Since commit 3c47d19ff4dc ("drivers: base: add coredump driver ops")
it is possible to initiate a device coredump from user-space. This
patch adds support for it in btmrvl_sdio adding the .coredump()
driver callback. This makes dump through debugfs obsolete so removing
it.

Signed-off-by: Arend van Spriel <[email protected]>
---
drivers/bluetooth/btmrvl_debugfs.c | 31 -------------------------------
drivers/bluetooth/btmrvl_drv.h | 2 --
drivers/bluetooth/btmrvl_main.c | 6 ------
drivers/bluetooth/btmrvl_sdio.c | 18 ++++++++++++------
4 files changed, 12 insertions(+), 45 deletions(-)

diff --git a/drivers/bluetooth/btmrvl_debugfs.c b/drivers/bluetooth/btmrvl_debugfs.c
index 1828ed8..023d35e 100644
--- a/drivers/bluetooth/btmrvl_debugfs.c
+++ b/drivers/bluetooth/btmrvl_debugfs.c
@@ -167,35 +167,6 @@ static ssize_t btmrvl_hscmd_read(struct file *file, char __user *userbuf,
.llseek = default_llseek,
};

-static ssize_t btmrvl_fwdump_write(struct file *file, const char __user *ubuf,
- size_t count, loff_t *ppos)
-{
- struct btmrvl_private *priv = file->private_data;
- char buf[16];
- bool result;
-
- memset(buf, 0, sizeof(buf));
-
- if (copy_from_user(&buf, ubuf, min_t(size_t, sizeof(buf) - 1, count)))

==========

*What you should do*
Answer these questions from the patch above:
1. Which commit made it possible to start a device coredump from user space?
2. What driver callback does the patch add to btmrvl_sdio?
3. In total, how many files, insertions, and deletions does the patch change?

==========

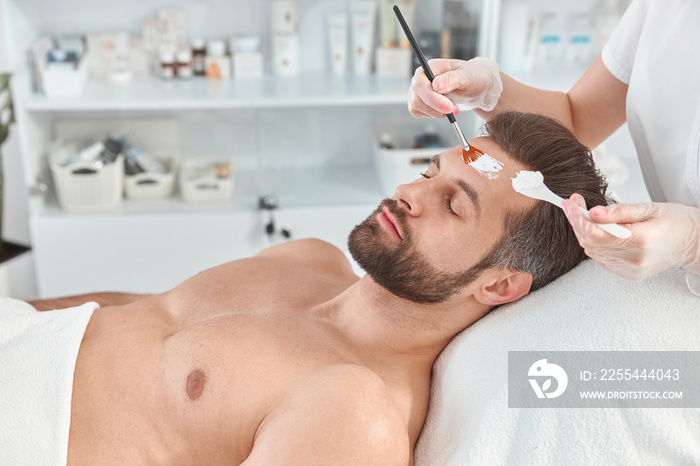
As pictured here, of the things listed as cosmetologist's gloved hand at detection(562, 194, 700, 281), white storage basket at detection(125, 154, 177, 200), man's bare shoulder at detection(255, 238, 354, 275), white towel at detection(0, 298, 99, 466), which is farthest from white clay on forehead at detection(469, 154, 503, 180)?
white storage basket at detection(125, 154, 177, 200)

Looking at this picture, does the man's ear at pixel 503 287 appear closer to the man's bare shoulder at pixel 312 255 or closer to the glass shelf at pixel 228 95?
the man's bare shoulder at pixel 312 255

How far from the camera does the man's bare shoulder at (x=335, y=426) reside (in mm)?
917

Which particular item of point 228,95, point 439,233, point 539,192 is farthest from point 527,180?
point 228,95

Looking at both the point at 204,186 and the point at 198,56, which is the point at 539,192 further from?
the point at 198,56

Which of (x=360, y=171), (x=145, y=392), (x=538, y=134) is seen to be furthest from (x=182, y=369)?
(x=360, y=171)

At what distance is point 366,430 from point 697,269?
1.77 feet

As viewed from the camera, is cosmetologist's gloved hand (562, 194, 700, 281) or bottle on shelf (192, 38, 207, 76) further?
bottle on shelf (192, 38, 207, 76)

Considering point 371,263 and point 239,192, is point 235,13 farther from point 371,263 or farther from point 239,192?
point 371,263

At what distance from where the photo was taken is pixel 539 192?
3.36 feet

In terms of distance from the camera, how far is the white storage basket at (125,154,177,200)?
2463 millimetres

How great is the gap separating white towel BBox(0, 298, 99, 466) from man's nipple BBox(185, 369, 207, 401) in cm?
19

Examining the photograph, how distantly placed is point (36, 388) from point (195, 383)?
262 mm

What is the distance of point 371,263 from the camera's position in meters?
1.17

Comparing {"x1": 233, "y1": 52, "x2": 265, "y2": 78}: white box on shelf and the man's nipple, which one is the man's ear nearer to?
the man's nipple
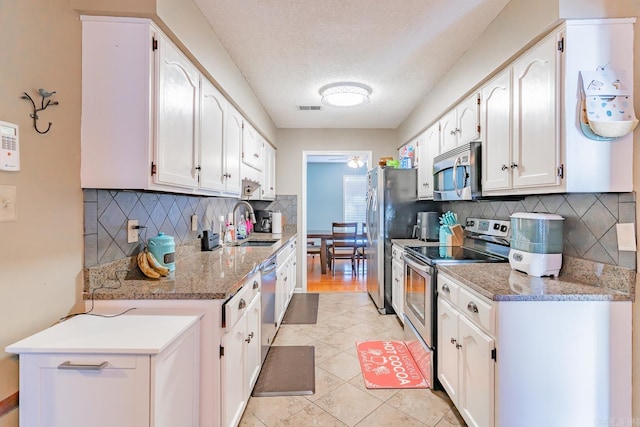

==========

*The answer*
1. Commit 3c47d19ff4dc ("drivers: base: add coredump driver ops").
2. The .coredump() callback.
3. 4 files changed, with 12 insertions and 45 deletions.